-- Problem to solve --
Quote the records that follow in full and exactly; leave out the pictures.

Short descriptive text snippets
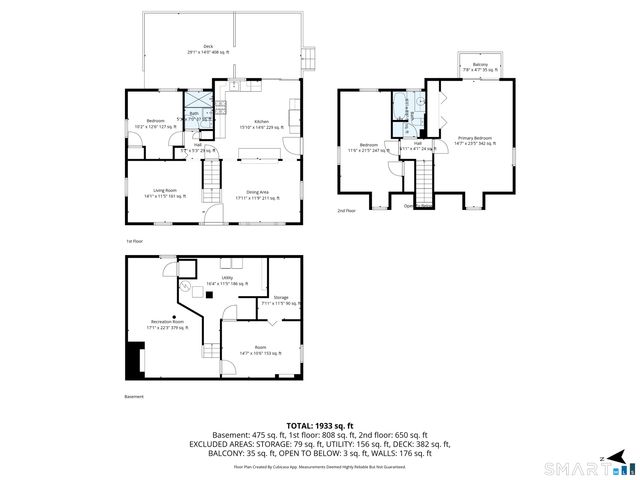 350 Castle Drive, Stratford, CT 06614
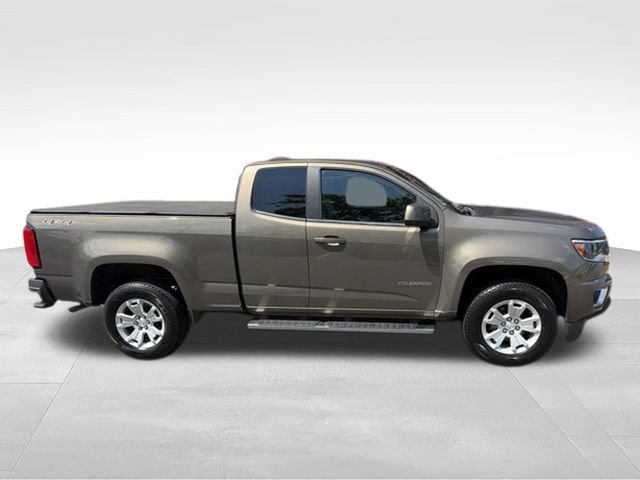 Used 2016 Chevrolet Colorado LT w/ LT Convenience Package AWD/4WD image 30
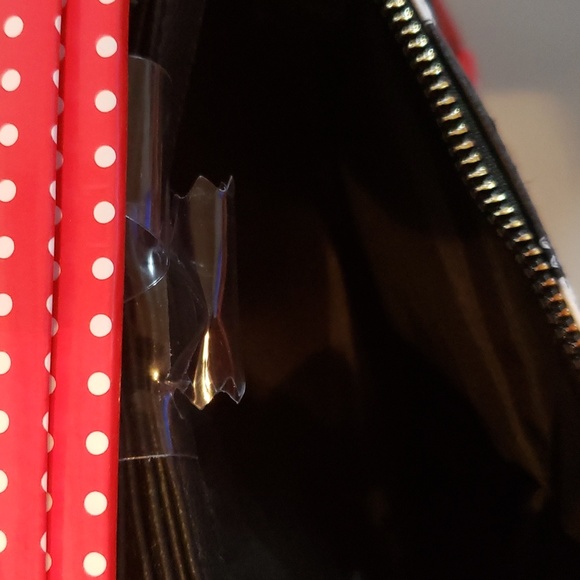 Minnie Mouse Crossbody and Wallet Set NWT - Picture 2 of 5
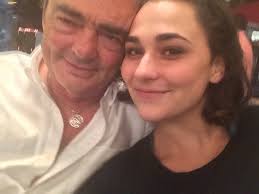 A loving, supportive daughter, sister, and community builder. Teaching me  passionately... her love of Shakespeare, the performing Arts, devotion to  the theater and gender equality conviction. I am Happy to be celebrating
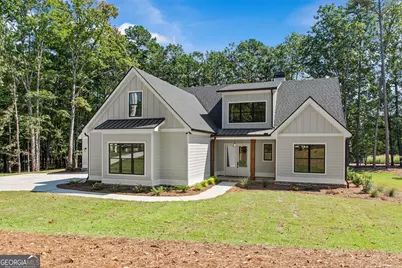 1310 Lake Drive, Greensboro, GA 30642 - Photo 1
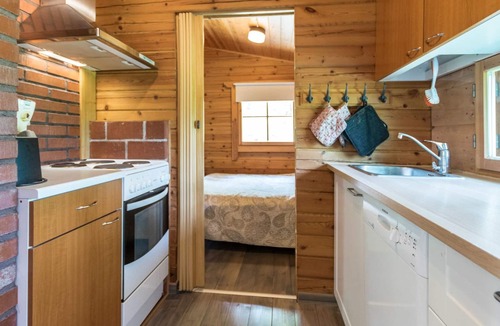Ikaalinen House | Kasilahti by Interhome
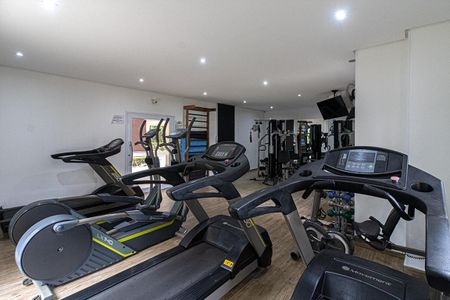 Apartamento à venda com 60m², 2 quartos e 1 vagaacademia_3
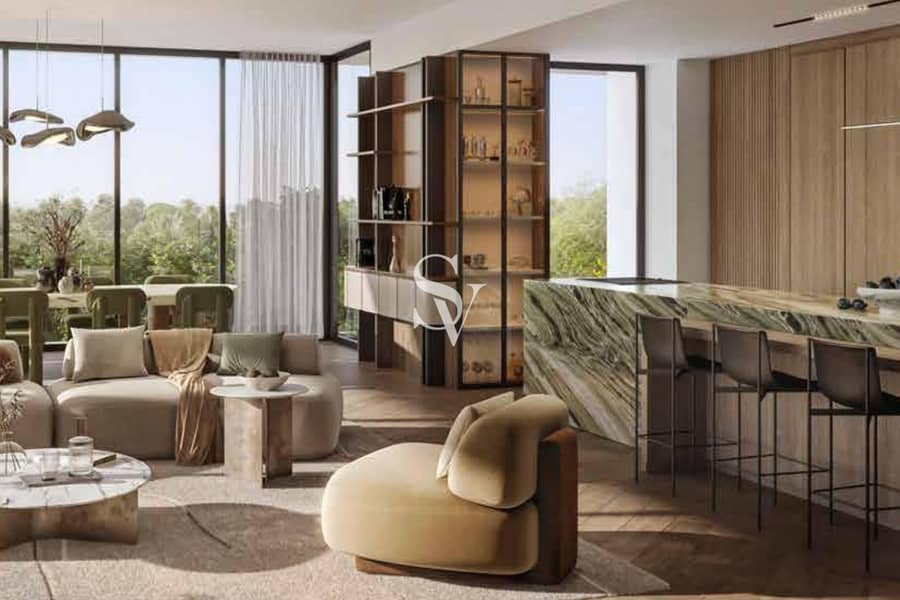 Most Premium Cluster | Club House | Central Forest - Image 6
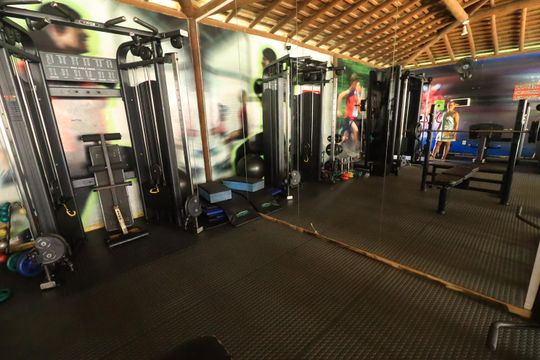 Apartamento para alugar com 2 quartos, 49m² em Jardim das Margaridas, Salvador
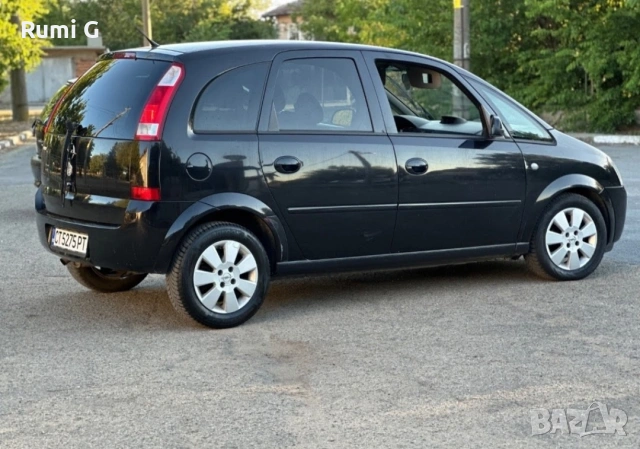 опел мерива , снимка 4 - Други услуги - 53400238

-- Finished task --
 350 Castle Drive, Stratford, CT 06614
 Used 2016 Chevrolet Colorado LT w/ LT Convenience Package AWD/4WD image 30
 Minnie Mouse Crossbody and Wallet Set NWT - Picture 2 of 5
 A loving, supportive daughter, sister, and community builder. Teaching me  passionately... her love of Shakespeare, the performing Arts, devotion to  the theater and gender equality conviction. I am Happy to be celebrating
 1310 Lake Drive, Greensboro, GA 30642 - Photo 1
Ikaalinen House | Kasilahti by Interhome
 Apartamento à venda com 60m², 2 quartos e 1 vagaacademia_3
 Most Premium Cluster | Club House | Central Forest - Image 6
 Apartamento para alugar com 2 quartos, 49m² em Jardim das Margaridas, Salvador
 опел мерива , снимка 4 - Други услуги - 53400238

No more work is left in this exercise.